The Drama of Doctrine: Review
Firstly, this book is not for the faint-hearted. Vanhoozer is a Reformed, Evangelical Professor at Wheaton College who writes at an academic rather than popular level, uses Latin almost ad infinitum (should that be ad nauseum?), and, not surprisingly for one who lectures in hermeneutics, (see his quite brilliant Is there a meaning in this text?), uses precise language which can make him rather verbose. So, at first glance, The Drama of Doctrine may appear to fall into the category of ‘Giraffe-food’ (ie over your head!), but I would encourage you not to be put off. Speaking personally, I found the effort invested – and it does take some effort - was fully rewarded and the book is very stimulating. Furthermore, many things Vanhoozer says resonate with us in NewFrontiers: He is strong on Biblical authority (hence his canonical-linguistic approach), strong on the church as the interpretive community and primary context for living out Scripture, strong on spiritual authority and leadership and so forth.
The basic premise of the book is a restatement of the importance of Christian doctrine, despite its growing neglect in the modern church, to quote Alan Wolfe:
“Evangelical churches lack doctrine because they want to attract new members. Mainline churches lack doctrine because they want to hold onto those declining numbers of members they have.”(xii)
Through a collection of dramatic metaphors Vanhoozer sets out to show that the gospel is not merely a set of propositional truths that require assent, but is a drama, a performance of words and actions by God, that demand a performance from us in response. Doctrine is therefore essential to determine whether we, as God’s people, are ‘performing truthfully.’ Christian dogma is not incidental but is
“a vital ingredient in the well-being of the church ... [since] it shows us who we are, why we are here, and what we are to do.”(xii-xiii)
Vanhoozer then frames God as Scriptwriter; the Holy Spirit as Director (Pastors are assistant directors); Scripture as script, Theologians as dramaturges (advisors as to correct interpretation and performance); the ‘catholic’ church as performing community and so on, exploring the various roles in some depth.
This dramatic framework is most helpful as a broad hermeneutical approach since it allows for the diverse genres found in Scripture, although we must be careful not to overstate the case.

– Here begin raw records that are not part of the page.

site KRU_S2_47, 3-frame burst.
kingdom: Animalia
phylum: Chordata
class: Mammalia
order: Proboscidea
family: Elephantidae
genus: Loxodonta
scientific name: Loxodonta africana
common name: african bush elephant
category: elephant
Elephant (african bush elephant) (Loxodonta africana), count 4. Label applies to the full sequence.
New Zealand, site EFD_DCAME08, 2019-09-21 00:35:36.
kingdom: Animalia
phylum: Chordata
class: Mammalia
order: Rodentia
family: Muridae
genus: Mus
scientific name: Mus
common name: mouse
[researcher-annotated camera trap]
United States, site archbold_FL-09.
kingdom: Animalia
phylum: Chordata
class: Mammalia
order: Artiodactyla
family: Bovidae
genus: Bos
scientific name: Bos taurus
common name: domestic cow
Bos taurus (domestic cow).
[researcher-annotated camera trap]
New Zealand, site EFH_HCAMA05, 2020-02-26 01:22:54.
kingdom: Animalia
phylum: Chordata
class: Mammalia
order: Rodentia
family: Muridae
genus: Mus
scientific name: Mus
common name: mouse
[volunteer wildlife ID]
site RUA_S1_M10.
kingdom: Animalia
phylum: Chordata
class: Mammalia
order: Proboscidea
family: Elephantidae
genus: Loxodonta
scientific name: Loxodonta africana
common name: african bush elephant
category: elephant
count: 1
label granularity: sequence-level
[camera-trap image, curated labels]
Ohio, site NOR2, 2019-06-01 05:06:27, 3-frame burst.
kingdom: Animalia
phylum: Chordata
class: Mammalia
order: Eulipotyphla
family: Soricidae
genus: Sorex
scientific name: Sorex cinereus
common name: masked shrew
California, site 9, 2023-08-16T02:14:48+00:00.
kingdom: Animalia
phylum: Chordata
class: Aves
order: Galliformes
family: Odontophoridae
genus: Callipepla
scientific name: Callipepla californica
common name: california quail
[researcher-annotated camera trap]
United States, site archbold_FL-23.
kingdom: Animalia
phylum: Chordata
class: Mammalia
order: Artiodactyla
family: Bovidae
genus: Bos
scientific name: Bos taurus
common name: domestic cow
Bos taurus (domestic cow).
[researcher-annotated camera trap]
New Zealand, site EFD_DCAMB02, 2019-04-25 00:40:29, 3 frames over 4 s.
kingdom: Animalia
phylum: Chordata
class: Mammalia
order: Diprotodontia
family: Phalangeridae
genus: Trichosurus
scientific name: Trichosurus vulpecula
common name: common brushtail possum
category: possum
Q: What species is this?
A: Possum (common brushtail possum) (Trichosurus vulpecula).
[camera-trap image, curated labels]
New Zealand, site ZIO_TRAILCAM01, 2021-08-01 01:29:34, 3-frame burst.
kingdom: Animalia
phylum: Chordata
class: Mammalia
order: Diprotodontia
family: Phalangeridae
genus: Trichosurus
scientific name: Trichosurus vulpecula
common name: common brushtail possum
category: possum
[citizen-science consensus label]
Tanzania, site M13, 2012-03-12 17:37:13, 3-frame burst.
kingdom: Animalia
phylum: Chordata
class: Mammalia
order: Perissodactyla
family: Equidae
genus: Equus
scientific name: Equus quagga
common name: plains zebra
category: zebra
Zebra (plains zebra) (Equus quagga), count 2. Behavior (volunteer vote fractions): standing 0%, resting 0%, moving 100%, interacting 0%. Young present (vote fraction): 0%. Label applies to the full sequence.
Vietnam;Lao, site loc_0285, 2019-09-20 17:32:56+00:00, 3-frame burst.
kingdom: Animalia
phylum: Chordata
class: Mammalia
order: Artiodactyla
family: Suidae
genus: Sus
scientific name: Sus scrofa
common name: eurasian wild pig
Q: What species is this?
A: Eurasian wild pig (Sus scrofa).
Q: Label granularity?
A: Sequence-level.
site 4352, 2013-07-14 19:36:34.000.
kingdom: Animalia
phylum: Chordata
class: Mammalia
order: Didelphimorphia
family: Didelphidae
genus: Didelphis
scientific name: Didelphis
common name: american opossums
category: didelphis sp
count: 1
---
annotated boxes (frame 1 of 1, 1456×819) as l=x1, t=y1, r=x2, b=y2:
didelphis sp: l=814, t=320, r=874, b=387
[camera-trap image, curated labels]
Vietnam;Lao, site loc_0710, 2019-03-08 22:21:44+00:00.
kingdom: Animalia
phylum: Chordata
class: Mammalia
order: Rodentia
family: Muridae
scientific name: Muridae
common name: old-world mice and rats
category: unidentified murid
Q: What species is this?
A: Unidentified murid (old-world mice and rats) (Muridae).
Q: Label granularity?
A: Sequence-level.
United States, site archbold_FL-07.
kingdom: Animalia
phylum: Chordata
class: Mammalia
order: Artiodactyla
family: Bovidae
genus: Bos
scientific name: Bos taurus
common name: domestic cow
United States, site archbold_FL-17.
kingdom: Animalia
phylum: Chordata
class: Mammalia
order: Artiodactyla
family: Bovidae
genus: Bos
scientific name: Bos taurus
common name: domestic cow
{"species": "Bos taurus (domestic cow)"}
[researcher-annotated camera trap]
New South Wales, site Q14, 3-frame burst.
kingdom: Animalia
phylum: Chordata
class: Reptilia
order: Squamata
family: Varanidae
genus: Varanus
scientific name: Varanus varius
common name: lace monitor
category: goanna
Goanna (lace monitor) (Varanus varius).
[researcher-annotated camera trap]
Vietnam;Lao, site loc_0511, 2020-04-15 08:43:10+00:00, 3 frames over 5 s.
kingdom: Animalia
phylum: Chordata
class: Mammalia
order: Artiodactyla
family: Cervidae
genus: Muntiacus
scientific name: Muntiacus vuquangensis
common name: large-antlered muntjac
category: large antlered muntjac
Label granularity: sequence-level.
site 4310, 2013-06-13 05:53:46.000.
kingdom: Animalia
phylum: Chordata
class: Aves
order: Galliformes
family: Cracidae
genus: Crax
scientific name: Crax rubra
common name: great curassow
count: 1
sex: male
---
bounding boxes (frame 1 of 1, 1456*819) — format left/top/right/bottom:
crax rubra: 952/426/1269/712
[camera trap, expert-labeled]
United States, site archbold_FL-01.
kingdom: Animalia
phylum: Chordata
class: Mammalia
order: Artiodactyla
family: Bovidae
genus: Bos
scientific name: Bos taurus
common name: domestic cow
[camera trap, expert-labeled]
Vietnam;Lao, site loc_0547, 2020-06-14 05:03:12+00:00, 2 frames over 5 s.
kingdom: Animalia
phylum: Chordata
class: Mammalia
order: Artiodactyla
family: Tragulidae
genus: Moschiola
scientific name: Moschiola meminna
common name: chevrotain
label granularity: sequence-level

The Bible is certainly not a script in the usual sense of the word and we are not called to simply perform it. (cf 252) Among other things, the Bible is a record of how others have ‘performed’, which, depending upon a range of hermeneutical factors, may or may not be prescriptive for us. The idea of drama is helpful but the analogy could be pushed too far.
The concept of the theologian as dramaturge is particularly perceptive, as they realign and provoke us to ensure we are ‘performing the gospel truthfully’. For this reason, the theologian
“is responsible for knowing both the script and what Christians have said and done with it in different times and places… Though theologians are first and foremost apprentices of the canonical text, they must also be apprentices of church history.”
(349) (Now there’s a challenge!) Nevertheless, we must not think that theological reflection should take place before the performance (as Vanhoozer seems to imply) but is an ongoing process alongside it, shaping and developing it (eg Acts 15).
In short, The Drama of Doctrine is a fascinating and illuminating read, with some brilliant nuggets. The challenge is that they require considerable digging to find them!